My Sweet Potato Vine multi-color

Sweet Potato Vine – I’m Saving The Tuber

My Sweet Potato Vine is history this year, but I have hopes of continuing her pretty foliage into next year. I have a great big tuber pulled from the pot where I removed her frosted and wilted remains.

It looks just like a regular sweet potato which I have previously grown in a glass of water inside the house. But I have never kept the tuber all year in order to put it out again for the second year.

So this year I am going to try that. ( Note to self: Let’s try and remember, honey, where you put the thing….mmmkay?)

Sweet Potato Vine - Saving The Tuber

I guess these tubers from the Sweet Potato Vine resemble a big rhizome ( like for an iris plant), but in this case I am using the term tuber.  My tuber is a fairly large one in my estimation. I can put something next to it to show perspective. There now. Here it is.

My Sweet Potato Vine Tuber

Storage over the winter will be in a bit of vermiculite. I just happen to have some of that, being a hypertufa maker and all. I always have that stuff in the garage or garden shed.  I am using an empty coffee container and filling it all up and over the top with this medium, keeping it in a cool place. I have a basement, so I will keep it there.

Buried in the vermiculite - My Sweet Potato Vine Tuber

Plans in Spring for the Sweet Potato Vine Tuber?

When I was a girl and worked in the garden with my Mom and Dad, I recall that we planted potatoes by cutting them up into pieces, making sure each piece had an “eye,” that little bump or dimple that will grow a new shoot and make a new plant.

The Eyes of the Sweet Potato Vine Tuber

I am planning to do the same with this tuber. It looks like there are a lot of eyes to be able to slice it up and have many plants. I will try it next spring and you will see the results. Hopefully that will work and I will have new shoots next spring and end up with several plants.

cracked lid for tuber

I poked some holes in the top of the coffee container so that it wouldn’t be sealed. Well, I tried to poke holes but it is cold and it cracked instead of punched. Let’s hope this tuber stays alive. I can’t wait to plant a bunch of different hanging baskets and trailers for “free.”

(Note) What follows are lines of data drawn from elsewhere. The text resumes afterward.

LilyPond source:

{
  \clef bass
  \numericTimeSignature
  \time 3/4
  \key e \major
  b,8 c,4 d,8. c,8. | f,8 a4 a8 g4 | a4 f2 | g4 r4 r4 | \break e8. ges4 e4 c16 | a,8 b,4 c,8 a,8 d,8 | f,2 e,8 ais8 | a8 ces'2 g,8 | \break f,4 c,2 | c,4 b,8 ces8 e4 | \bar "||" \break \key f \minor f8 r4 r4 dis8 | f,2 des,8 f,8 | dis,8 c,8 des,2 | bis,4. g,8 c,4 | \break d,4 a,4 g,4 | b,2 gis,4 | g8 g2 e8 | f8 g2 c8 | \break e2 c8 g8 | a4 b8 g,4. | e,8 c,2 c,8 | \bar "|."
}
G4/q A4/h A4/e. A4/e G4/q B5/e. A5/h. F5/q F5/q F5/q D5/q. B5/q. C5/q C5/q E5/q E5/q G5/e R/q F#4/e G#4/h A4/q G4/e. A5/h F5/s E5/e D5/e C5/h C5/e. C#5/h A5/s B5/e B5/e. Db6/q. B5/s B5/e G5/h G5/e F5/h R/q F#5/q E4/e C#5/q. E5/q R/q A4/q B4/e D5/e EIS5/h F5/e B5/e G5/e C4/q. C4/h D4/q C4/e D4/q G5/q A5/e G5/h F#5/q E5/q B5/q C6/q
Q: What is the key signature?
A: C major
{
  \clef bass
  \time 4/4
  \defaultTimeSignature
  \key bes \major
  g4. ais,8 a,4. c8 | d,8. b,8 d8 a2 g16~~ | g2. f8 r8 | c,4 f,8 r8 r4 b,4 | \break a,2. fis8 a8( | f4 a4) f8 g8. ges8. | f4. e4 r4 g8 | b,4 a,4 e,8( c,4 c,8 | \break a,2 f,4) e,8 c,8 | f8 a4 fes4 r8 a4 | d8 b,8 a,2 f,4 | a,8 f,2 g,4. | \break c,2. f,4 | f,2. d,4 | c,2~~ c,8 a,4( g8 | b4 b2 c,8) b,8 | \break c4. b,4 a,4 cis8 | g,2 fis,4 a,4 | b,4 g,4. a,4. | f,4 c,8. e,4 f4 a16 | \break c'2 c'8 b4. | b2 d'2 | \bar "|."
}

At least that’s the plan. Wish me luck!


  1. Alicia Mackey says:

    I’m not sure how old your article/ blog is since I don’t see a date but in case it’s new I thought I’d share what I’ve learned on sweet potatoes. Your method described above to regrow by cutting the potato into pieces, in the dirt with eyes up is actually the method to grow regular potatoes. Sweet potatoes are regrown totally different and in a totally different plant family.. who knew!?! Not me until I failed then researched. In the spring, using your sweet potato you have lay it longway in a shallow pan of growing mix with only half of the potato in the soil. Keep the soil & potato damp/moist but not drowning and in a sunny window, if it’s early in spring or before or outside if the weather is warm enough. Your potato will start to grow shoots/stems called ships and lots of them over time. Once a ship/ shoot is about 3-4″ Tall, twist it off at it’s base where it’s growing out the potato. Then take that ship and place it in a glass with water for a few weeks until it has roots about 2-4″ long. At that point your ship is ready to be planted outside or in a container where it will grow lots of new sweet potatoes from its roots. Your original sweet potato will keep producing lot of ships, in which each ship is a new sweet potato plant. Therefore, your original sweet potato can produce about 100lbs of sweet potatoes from its babies- the ships. Given you have the space for that many plants. I wish you the best of luck!!

  2. Gale from North Providence says:

    I bought plants this year but took me forever to pot them.
    I found small tubes growing. I cut them off and planted them.
    so far I have 1 plant growing.
    Can’t wait to save my tubes for next year!
    Happy Planting

    1. Congrats on your new plants. And they should all grow next time too!

  3. Sue Heppe says:

    Hi Kim – I’ve saved my sweet potato vines for 3 or 4 years now by simply putting the entire pot (which includes geraniums and some other plant) in my basement over the winter. My basement is cold but not freezing. The entire pot goes outside as soon as it’s warm and within a few weeks everything is growing like weeds. Not sure if there is a way to post a picture but I’d be happy to share one with you.